Addressing the Georgian parliament yesterday, its chairman Zurab Zhvania said that the presence of Russia’s "peacekeeping" troops in Abkhazia no longer made sense. Zhvania indicated that Georgia would not consent to the renewal of those troops’ mandate when it expires December 31, unless they are ordered to ensure the Georgian refugees’ return to Abkhazia. In a clear appeal for national solidarity, Zvania noted that the opposition (represented by the National-Democratic Party in parliament) takes the same position, which Georgia prepares to assert at next month’s CIS summit. Zhvania, a protege of President Eduard Shevardnadze, was ostensibly responding to an appeal to Shevardnadze and the parliament from the refugees, urging the termination of the Russian peacekeepers’ presence because they had failed to fulfill their mandate. On the previous day in Moscow, foreign minister Andrei Kozyrev urged that the newly-created Presidential Council for Foreign Policy undertake to break the deadlock on the Abkhazia problem as a matter of high priority. Kozyrev alluded to differences which need to be resolved between his Foreign Ministry, which seeks to leave at least a minimum of substance to Georgia’s territorial integrity under international law, and Russia’s Defense Ministry, which underwrote Abkhazia’s secession and is now content with the deadlock because it ensures that outcome. (14)

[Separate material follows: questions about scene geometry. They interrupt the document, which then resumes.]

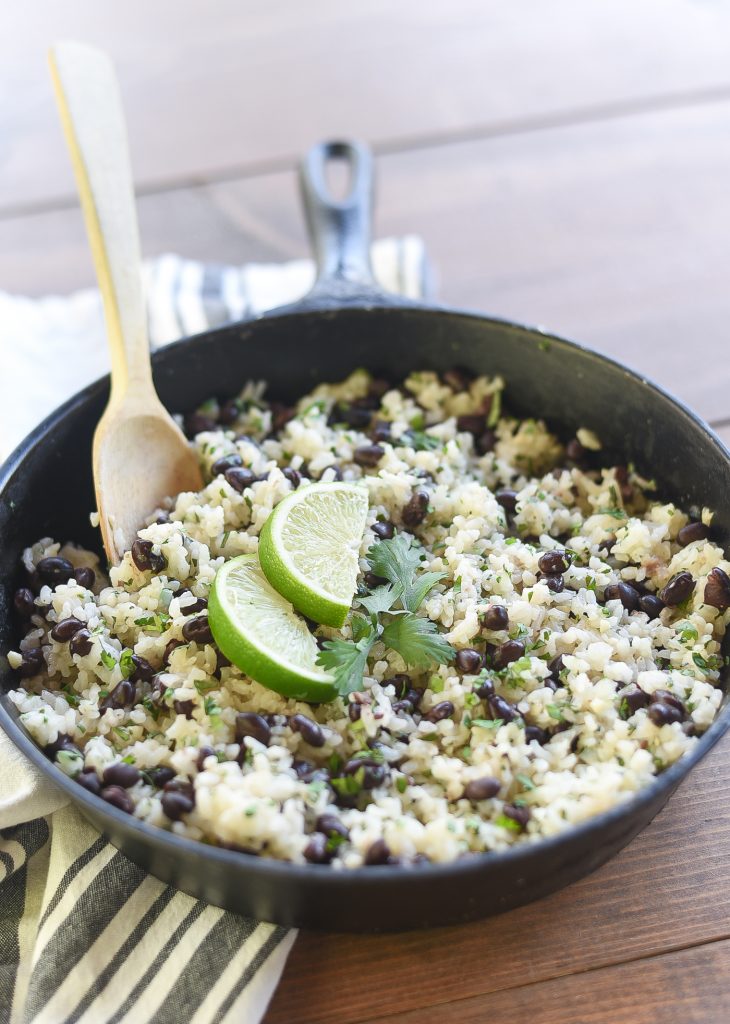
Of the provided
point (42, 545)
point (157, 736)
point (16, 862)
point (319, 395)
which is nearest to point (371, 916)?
point (157, 736)

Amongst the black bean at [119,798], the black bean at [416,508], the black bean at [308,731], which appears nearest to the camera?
the black bean at [119,798]

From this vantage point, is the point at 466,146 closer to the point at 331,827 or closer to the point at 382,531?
the point at 382,531

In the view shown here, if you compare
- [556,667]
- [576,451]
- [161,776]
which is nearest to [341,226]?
[576,451]

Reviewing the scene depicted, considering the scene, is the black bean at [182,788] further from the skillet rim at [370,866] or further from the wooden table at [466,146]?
the wooden table at [466,146]

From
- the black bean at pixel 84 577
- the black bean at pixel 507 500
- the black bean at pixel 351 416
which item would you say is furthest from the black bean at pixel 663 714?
the black bean at pixel 84 577

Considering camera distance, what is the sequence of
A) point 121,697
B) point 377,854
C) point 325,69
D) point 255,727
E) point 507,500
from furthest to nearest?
point 325,69 < point 507,500 < point 121,697 < point 255,727 < point 377,854

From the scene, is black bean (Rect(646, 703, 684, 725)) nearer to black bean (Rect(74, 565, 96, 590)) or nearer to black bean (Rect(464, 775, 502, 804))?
black bean (Rect(464, 775, 502, 804))

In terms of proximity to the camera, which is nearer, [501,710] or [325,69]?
[501,710]
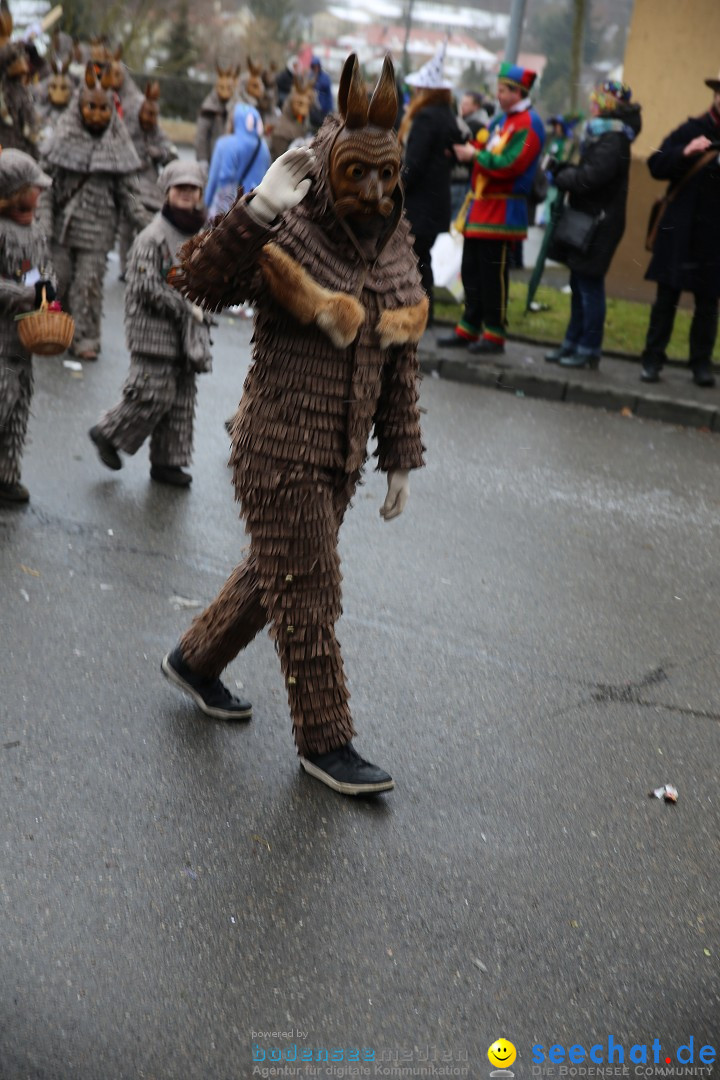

Russia’s peacekeeping troops are deployed in Abkhazia under a nominal CIS mandate whose extension requires the consent of both Georgia and Abkhazia. Georgia has long demanded that the troops police the Georgian refugees’ return to Abkhazia as per the armistice agreement. The Abkhaz leaders favor the peacekeepers’ continued presence because it effectively protects their secession; but only if repatriation of the refugees is not included in their mandate, as Abkhazia’s would-be president Vladislav Ardzinba wrote in a message to Boris Yeltsin earlier this month. (15) The success or failure of Abkhazia’s secession hinges on the refugee issue because ethnic Georgians made up approximately 45 percent of Abkhazia’s population, and the Abkhaz only 17 percent, prior to the 1992-94 war. Most of Abkhazia’s Georgians (nearly 300,000) were evicted by Abkhaz and Russian troops which operated jointly in that war. The Georgian leadership’s demonstrative embrace of the refugee agenda yesterday is a strong signal in the runup to the CIS summit which will, at Georgia’s insistence, discuss the future of Russia’s peacekeeping operation in Abkhazia.